Does 11ax router really help if you have a whole house full of 11n 2.4ghz IoT devices?

Personal experience: 50 wireless device is like the upper limit my trusty ac86u can handle. Reliable operations is closer to 30 before some devices gets disconnected.

Would the ax88u solve that?

Sent from my ONEPLUS A6010 using Tapatalk
 
The 11ax standard is supposed to address efficiency, not density.

Basically, no. OFDMA enables multiple devices to share the bandwidth of a single transmit frame. But the devices must support OFDMA, which 11n devices do not.

The only benefit N and AC devices get from OFDMA is that they get more bandwidth due to the efficiency of OFDMA devices.
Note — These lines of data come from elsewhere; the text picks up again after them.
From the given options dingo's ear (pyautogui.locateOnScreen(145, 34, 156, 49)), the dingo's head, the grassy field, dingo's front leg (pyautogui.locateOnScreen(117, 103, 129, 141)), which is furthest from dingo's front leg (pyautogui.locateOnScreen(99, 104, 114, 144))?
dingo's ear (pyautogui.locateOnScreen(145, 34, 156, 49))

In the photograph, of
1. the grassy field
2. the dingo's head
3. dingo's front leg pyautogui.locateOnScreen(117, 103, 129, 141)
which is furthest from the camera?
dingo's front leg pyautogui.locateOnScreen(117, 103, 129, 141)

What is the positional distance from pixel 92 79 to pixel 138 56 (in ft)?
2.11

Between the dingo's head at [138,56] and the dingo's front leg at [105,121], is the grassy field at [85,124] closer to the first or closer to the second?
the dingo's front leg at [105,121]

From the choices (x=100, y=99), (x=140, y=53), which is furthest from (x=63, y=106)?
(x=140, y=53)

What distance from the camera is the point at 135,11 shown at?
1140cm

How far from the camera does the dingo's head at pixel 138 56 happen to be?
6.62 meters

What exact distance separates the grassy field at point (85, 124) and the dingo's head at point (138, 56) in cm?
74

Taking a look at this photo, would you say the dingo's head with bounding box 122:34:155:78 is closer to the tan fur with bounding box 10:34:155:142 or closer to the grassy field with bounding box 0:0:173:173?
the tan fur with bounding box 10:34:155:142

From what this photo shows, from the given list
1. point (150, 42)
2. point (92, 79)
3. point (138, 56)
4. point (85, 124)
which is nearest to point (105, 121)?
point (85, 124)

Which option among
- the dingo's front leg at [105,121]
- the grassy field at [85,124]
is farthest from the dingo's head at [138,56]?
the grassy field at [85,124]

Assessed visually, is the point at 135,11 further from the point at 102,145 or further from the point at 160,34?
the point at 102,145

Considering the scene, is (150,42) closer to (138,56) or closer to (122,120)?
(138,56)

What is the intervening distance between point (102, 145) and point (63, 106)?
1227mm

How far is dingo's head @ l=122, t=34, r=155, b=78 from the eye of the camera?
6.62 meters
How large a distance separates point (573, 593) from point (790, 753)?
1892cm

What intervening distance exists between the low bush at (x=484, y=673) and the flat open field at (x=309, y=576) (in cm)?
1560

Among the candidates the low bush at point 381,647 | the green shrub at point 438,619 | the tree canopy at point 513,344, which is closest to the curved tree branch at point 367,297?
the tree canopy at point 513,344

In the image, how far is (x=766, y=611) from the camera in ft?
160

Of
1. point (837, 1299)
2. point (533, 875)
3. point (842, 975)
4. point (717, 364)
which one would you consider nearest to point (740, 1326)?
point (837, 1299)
In other words, if you had 4 OFDMA devices and 4 N/AC devices running similar traffic, total available bandwidth should increase. Theoretically.
 
The 11ax standard is supposed to address efficiency, not density.

Basically, no. OFDMA enables multiple devices to share the bandwidth of a single transmit frame. But the devices must support OFDMA, which 11n devices do not.

The only benefit N and AC devices get from OFDMA is that they get more bandwidth due to the efficiency of OFDMA devices. In other words, if you had 4 OFDMA devices and 4 N/AC devices running similar traffic, total available bandwidth should increase. Theoretically.

Yep - this might be an interesting thing to check - WiFi6 in a mixed 11n environment for 2.4GHz - most folks attention has been on the 11ac/VHT to High Efficiency.

It's similar to the non-standard VHT deployments down in the 2.4GHz, where there isn't much improvement in capacity or performance.

Until companies like Espressif and similar that do the very lost cost wireless microcontrollers, WiFi6 is going to be primarily smartphones and laptops, IMHO...
 
Would the ax88u solve that?
Not likely. And potentially not worth finding out for $335, when, if you have the skill set, you could simply solve the problem with a product purpose-built for density, on the cheap; ie. refurb Ruckus. A working pull R710 is $240 on eBay currently, or for more radios in favor of bleeding edge, two (or more) working pull R500's for $75/ea. running Unleashed in SmartMesh. Either setup would likely end your issues. The 710 alone lists 512 max clients on the spec sheet; I've observed 150+ in real life, functioning just fine.

All of that is assuming, of course, you're open to the idea and have enough basic networking knowledge, or would be willing to learn, of how to setup the AP(s) to work in conjunction with the router (on which you'd want to disable as much wireless functionality as possible, perhaps even swap it out for a wired router later on).

Obviously the above idea is a no-go if you must stick with an all-in-one, and/or Asus, for whatever reason. Otherwise, that's the route I'd go.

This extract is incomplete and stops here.